Перед своим отъездом дядя Федя познакомил меня с одним своим приятелем, в дом которого мне стало интересно ходить, — там случались очень оживленные собрания с судейскими людьми, литераторами, журналистами и артистами: бывал только что появившийся юный Шаляпин, любитель-певец адвокат В. Цехановский, Вец — про которого шутили, «В. Вец не Пе Вец». Там я встречал Ариадну Владимировну Тыркову[245], необыкновенно красивую женщину с огненными глазами и горячей речью, также писателей Гарина-Михайловского[246] и Станюковича[247].
К. М. Станюкович — автор очень симпатичных и живых «Морских рассказов» — был седой, осанистый барин, большой шармер, типа Тургенева, и в ту зиму справлял свой 35-летний юбилей. Через одного знакомого студента, знавшего, что я художник, я получил от одной группы студентов «заказ» (конечно, бесплатный) — нарисовать адрес, подносимый Станюковичу. Какой был текст адреса, не помню, но так как юбиляр во время оно был сослан «в места не столь отдаленные» за вольнодумство[248], то, конечно, упоминалось, что он пострадал за правду и т. д. Поднесение такого адреса было маленькой политической демонстрацией, впрочем очень безобидной. Я же рисовал этот адрес без всякого увлечения и никак не мог придумать подходящий символ, нарисовал какой-то корабль в штиль, окруженный грозовыми тучами, и был недоволен собой.
Под конец первого года в университете я наконец взял себя в руки и начал понемногу заниматься предметами своего курса и вечерами посиживал дома. Но учился с перерывами, так как очень много тогда читал (опять перечел Достоевского и один за другим поглощал романы Золя), и по-настоящему засел за науки весной перед экзаменами.
Готовясь к экзаменам, я всегда делал подробные конспекты, причем их часто разрисовывал цветными карандашами, и это помогало усваивать самые абстрактные понятия и системы, так как зрительно я все гораздо лучше запоминал и усваивал, чем по слуху. Перед самыми экзаменами я стал заниматься вместе с одним из моих однокурсников, и мы экзаменовали друг друга. Для этого я ходил к нему на Пушкинскую и часто даже оставался ночевать в его меблированных комнатах, где за обоями невероятно противно шуршали тараканы.

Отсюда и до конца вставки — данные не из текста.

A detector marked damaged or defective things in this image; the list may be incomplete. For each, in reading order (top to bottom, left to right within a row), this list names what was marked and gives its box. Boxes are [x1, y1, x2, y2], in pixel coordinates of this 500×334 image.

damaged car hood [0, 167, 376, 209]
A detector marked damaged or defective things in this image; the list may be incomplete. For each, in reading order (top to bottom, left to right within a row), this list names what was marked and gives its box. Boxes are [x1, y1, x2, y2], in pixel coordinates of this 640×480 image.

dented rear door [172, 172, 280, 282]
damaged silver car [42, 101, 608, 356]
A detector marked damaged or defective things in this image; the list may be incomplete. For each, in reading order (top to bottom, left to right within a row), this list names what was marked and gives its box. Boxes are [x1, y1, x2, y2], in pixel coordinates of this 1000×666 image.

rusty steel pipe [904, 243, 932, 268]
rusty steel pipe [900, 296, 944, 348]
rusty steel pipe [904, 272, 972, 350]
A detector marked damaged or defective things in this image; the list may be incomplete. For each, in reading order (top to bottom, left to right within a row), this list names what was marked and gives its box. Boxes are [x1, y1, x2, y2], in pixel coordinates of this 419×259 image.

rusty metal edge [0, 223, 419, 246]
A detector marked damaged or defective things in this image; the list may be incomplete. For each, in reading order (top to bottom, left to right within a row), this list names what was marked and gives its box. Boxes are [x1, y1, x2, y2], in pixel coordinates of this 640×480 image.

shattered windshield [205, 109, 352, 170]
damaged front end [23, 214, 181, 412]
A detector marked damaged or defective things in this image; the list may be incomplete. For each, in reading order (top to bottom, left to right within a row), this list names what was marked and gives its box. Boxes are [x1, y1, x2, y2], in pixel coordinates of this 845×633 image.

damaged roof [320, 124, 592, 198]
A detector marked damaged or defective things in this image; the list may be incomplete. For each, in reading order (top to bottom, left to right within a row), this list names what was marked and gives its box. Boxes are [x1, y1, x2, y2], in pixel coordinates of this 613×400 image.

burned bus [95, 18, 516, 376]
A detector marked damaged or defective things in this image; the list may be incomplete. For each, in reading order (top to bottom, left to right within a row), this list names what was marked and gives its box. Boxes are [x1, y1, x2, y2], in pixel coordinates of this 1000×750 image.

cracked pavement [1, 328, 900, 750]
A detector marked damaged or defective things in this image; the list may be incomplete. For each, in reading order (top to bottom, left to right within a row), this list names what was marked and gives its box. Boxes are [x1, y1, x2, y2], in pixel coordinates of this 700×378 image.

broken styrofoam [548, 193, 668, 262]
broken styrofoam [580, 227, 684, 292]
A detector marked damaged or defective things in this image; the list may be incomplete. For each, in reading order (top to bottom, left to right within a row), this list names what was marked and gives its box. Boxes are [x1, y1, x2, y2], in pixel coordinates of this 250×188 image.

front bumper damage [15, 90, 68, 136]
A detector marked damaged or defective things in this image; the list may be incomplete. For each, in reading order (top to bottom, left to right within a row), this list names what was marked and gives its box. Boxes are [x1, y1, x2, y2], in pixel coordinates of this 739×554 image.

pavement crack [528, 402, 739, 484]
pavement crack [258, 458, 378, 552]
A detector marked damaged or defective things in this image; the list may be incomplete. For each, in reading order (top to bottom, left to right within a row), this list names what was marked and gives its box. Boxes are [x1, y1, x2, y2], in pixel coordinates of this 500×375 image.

Больше всего меня заинтересовала философия и энциклопедия права. Все-таки благодаря собственному чтению еще в гимназии и отчасти дружбе в Вильне с Алешей Рогаль-Левицким, очень развитым и умным юношей, я кое-что усвоил из разных философских учений, имел понятие о Платоне и Аристотеле[249], а также о Гегеле[250], так что хоть очень немного, но был подготовлен к этому предмету, весьма трудному для новичка.
Регулярно работать я себя не приучил за все университетские годы, но переходил с курса на курс благополучно, лишь на первом курсе провалился у Коркунова (как раз по энциклопедии права, которая меня наиболее интересовала!). Но это катастрофой не было, так как экзамен был перенесен на следующий курс, «заложен», по студенческому выражению. Провалиться было немудрено — Коркунов был настоящий инквизитор. Самое ужасное было то, что студент должен был сам отвечать на вопросы, помеченные на вытянутом билете, а страшный профессор молчал, глядя на него в упор выпученными оловянными глазами, шевелил рыжими усами и делал судорожные гримасы. Экзаменовавшийся под этим «взглядом василиска» скоро увядал и получал — или безапелляционный «кол», или неожиданное «весьма».
От времени этих первых переходных экзаменов осталось в общем приятное воспоминание, тем более что они окончились благополучно. Весна с запахом тополей проникала в мою студенческую комнату, стояли белые ночи, которые я так любил, а между экзаменами раза два ездил в Павловск на музыку; там в парке, на вокзале, давались традиционные симфонические концерты, в то время под управлением Главача[251]. Парк был в белую ночь полон поэзии, и «Valse Fantasie» Глинки связался навсегда для меня с этим чудным Павловским парком.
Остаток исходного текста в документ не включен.